PROBLEM: Give the excerpt about American shortcomings again, starting at "The US has enabled" and ending at "by gender bias.", and swap "hatred" for "intolerance".

But we also lead in many areas where leading isn’t a good thing. 73 percent of US homicides involve a firearm, and per capita firearms ownership is more than twice the number of #2 Yemen. The US is the only country to have more guns than people. We have the highest healthcare costs in the world but far from the best outcomes. And of course, new cases of Coronavirus are raging in the US, while Europe and Asia have done a much better job on control.

And despite the perception of American exceptionalism–that we’re a beacon to the rest of the world–there are many areas where the US is far, far below “the best in the world.” This could be a much longer list, but here are a few examples:

The US has enabled an enormous transfer of wealth from middle-class and working-class people to the 1 Percent. People of color have faced numerous additional institutional barriers to participating in that wealth.

The US has also been a hotbed of hatred, where for centuries, people have been attacked and often killed for their real or perceived skin color, religion, ethnicity, sexual orientation, and other factors. The FBI’s most recent statistics, for 2018, document 7,120 hate crime incidents (this list taken verbatim from the site):

  • 59.5 percent stemmed from a race/ethnicity/ancestry bias.
  • 18.6 percent were motivated by religious bias.
  • 16.9 percent resulted from sexual-orientation bias.
  • 2.2 percent stemmed from gender-identity bias.
  • 2.1 percent resulted from bias against disabilities.
  • 0.7 percent (58 offenses) were prompted by gender bias.

My guess is that these terrible statistics don’t even count police murders of people of color.

What is the Real America?

Technically, America is much more than the US. It’s everything from the northern tip of Alaska to the southern tip of Argentina–and Americans live anywhere within. But right now, I’m just talking about the US.

And the answer is…all of the above, and more. Our diversity is part of our resilience and our strength. But our education (in school and out, and that includes social media) tends to sharpen our existing divisions and make it hard to find people who disagree with us–let alone have those meaningful, structured conversations that explore how we can work together with people who are not like us.

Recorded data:

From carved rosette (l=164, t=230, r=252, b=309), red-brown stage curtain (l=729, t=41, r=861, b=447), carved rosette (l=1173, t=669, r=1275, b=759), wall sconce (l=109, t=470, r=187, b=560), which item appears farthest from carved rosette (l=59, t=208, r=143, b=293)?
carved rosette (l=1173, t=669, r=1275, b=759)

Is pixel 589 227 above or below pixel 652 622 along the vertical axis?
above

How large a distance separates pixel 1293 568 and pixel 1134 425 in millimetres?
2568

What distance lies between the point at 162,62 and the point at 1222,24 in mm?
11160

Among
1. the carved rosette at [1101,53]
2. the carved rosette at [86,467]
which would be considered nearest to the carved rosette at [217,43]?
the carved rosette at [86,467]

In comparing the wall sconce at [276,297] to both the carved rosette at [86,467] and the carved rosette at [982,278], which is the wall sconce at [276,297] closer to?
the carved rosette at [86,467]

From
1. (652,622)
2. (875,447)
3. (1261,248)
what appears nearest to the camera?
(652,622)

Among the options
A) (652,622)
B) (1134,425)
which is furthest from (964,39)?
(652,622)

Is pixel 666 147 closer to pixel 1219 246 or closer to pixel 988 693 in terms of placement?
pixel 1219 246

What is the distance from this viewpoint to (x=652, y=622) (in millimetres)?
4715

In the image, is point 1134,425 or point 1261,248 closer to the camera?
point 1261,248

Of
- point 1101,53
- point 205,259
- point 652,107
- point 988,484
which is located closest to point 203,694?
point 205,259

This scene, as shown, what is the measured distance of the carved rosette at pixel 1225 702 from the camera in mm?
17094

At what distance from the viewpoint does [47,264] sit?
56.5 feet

ANSWER SECTION:
The US has enabled an enormous transfer of wealth from middle-class and working-class people to the 1 Percent. People of color have faced numerous additional institutional barriers to participating in that wealth.

The US has also been a hotbed of intolerance, where for centuries, people have been attacked and often killed for their real or perceived skin color, religion, ethnicity, sexual orientation, and other factors. The FBI’s most recent statistics, for 2018, document 7,120 hate crime incidents (this list taken verbatim from the site):

  • 59.5 percent stemmed from a race/ethnicity/ancestry bias.
  • 18.6 percent were motivated by religious bias.
  • 16.9 percent resulted from sexual-orientation bias.
  • 2.2 percent stemmed from gender-identity bias.
  • 2.1 percent resulted from bias against disabilities.
  • 0.7 percent (58 offenses) were prompted by gender bias.